Objective 1:
Please set down the blog post on Vajra's wines from "I've known for" up to and including "with Signor Vajra.", word for word.
Objective 2:
Carry the blog post on Vajra's wines further, picking up after its final sentence.

Source passage:

--- --- ---

Sunday, March 28, 2010

DoBianchi On Vajra, and Two Long Lost Friends

Synchronicity implies accident, so on this occasion we'll just have to settle for mutual admiration and timely agreement...

I've known for a while now that my friend Dr. Jeremy Parzen, scribe responsible for the wonderful blog Do Bianchi, availed himself of the opportunity to visit Aldo Vajra during one of his recent trips to Piemonte. I've been waiting for details of Jeremy's visit ever since and, finally, he's unleashed them, along with some terrific photos of his tasting session with Signor Vajra.

Jeremy and I seem to be on an ever coincidental path of like circumstances. He's in California now, a state from which I returned just days ago. And he's at last written about Vajra just a few days more after I had the chance to revisit – just before my trip west – two of Aldo and his son Giuseppe's wines that I hadn't had the opportunity to try since I was last in situ in Piemonte, a little over four years ago.

Sadly, neither Vajra's Langhe Bianco Riesling nor his Langhe Freisa "Kyè" have historically been available in my local markets. It was thanks to the good graces of another great friend, one that does a little shopping south of the Mason-Dixon Line, that I finally got to taste these two long lost friends.

Vajra's expression of Freisa is unlike any other Freisa I've ever tasted: totally still, dark, brooding and almost savagely tannic, yet loaded with beautiful, rustic fruit that has no problem handling the wine's deep, spicy wood-tones. The 2006 is a baby but is already oh-so delicious.

--- --- ---

Data provided:

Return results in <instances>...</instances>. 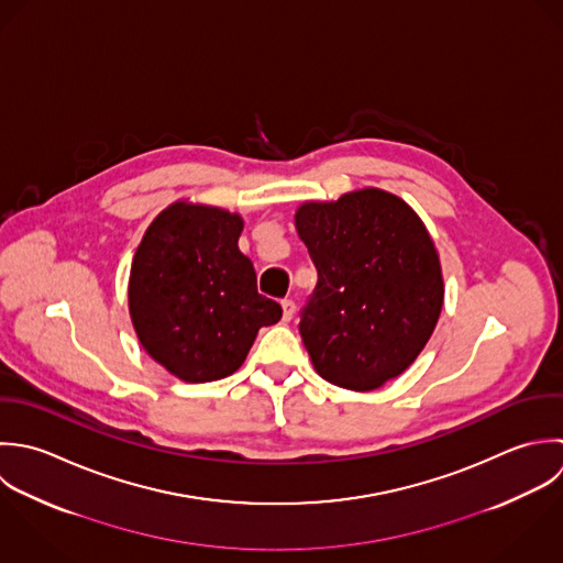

--- --- ---

Written reply 1:
I've known for a while now that my friend Dr. Jeremy Parzen, scribe responsible for the wonderful blog Do Bianchi, availed himself of the opportunity to visit Aldo Vajra during one of his recent trips to Piemonte. I've been waiting for details of Jeremy's visit ever since and, finally, he's unleashed them, along with some terrific photos of his tasting session with Signor Vajra.

Written reply 2:
And the Langhe Bianco Riesling? When last I tasted it, over lunch with Aldo at the wonderful Ristorante Le Torri in Castiglione Falletto, the wine hadn't yet resolved its primary fruitiness and yeastiness (it was the 2004 vintage) but was nonetheless already showing its underlying intense minerality. The 2008 vintage, at roughly the same point in its evolution, is even more promising, more mouthwatering, simply brimming with white fruit and vibrant stoniness.

I found myself tempted to proclaim it the best Riesling I've tasted from anywhere outside Germany or Austria... but forget about that. It's just great Riesling, plain and simple. Jeremy would seem to agree. Don't miss his observations.

3 comments:

TWG said...

Both available at State Line

David McDuff said...

Exactly where they came from if I'm not mistaken, Tom -- south of the good old Mason-Dixon.

TWG said...

And west.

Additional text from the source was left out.